The editing and technical side to the podcast is decent enough: some quibbles here and there. My major qualm with the show is actually in the use of the songs themselves. The song of the episode will appear intermittently throughout, but arbitrarily: sometimes to demonstrate a point just made, at other times boldly for a wholly inordinate length of time, at others timidly entering before fading away apologetically. Perhaps I’m trained in the school of Song Exploder, but it seems a gaffe that the song isn’t included in its entirety at the bottom of each show: it will surface at the end, but only to be trampled on by the credits, when it could have been allowed instead to stand proud and free on a new pedestal of discovered background and stories each time.
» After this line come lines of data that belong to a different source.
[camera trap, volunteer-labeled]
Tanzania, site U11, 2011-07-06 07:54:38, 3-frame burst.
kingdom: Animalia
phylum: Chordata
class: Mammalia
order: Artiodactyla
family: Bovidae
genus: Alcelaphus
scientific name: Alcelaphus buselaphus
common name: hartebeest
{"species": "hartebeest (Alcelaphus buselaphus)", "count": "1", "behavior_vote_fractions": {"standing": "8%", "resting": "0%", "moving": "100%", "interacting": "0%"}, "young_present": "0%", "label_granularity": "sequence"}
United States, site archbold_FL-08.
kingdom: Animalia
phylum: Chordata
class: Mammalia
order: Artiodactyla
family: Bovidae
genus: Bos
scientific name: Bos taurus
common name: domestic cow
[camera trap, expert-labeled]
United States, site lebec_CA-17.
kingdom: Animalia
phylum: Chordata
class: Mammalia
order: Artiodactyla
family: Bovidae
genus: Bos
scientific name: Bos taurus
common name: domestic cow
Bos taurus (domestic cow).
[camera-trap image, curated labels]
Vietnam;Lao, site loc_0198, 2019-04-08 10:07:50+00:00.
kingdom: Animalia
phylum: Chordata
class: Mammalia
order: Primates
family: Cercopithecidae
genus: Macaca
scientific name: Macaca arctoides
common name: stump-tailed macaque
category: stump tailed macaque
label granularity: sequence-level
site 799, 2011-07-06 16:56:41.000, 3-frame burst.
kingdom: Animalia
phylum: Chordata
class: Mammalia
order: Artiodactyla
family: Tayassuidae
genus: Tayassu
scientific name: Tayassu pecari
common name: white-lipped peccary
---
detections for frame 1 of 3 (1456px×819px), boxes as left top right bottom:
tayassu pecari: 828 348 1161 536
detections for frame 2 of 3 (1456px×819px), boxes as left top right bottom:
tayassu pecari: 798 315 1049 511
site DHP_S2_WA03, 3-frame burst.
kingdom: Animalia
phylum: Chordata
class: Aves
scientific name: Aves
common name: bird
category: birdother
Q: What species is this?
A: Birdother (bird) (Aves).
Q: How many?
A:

That aside, Lorde herself is a magnetic personality to listen to, and a terrific subject for the patapatai. Evident in her voice are both the joys of the creative process of working with her favourite collaborators, and the anguish when she describes “the big sun soaked dumbness of just falling in love, your whole head like glue”. Provided with entry passes into the conversation, we get to whakarongo to both processes. It’s worth the listen.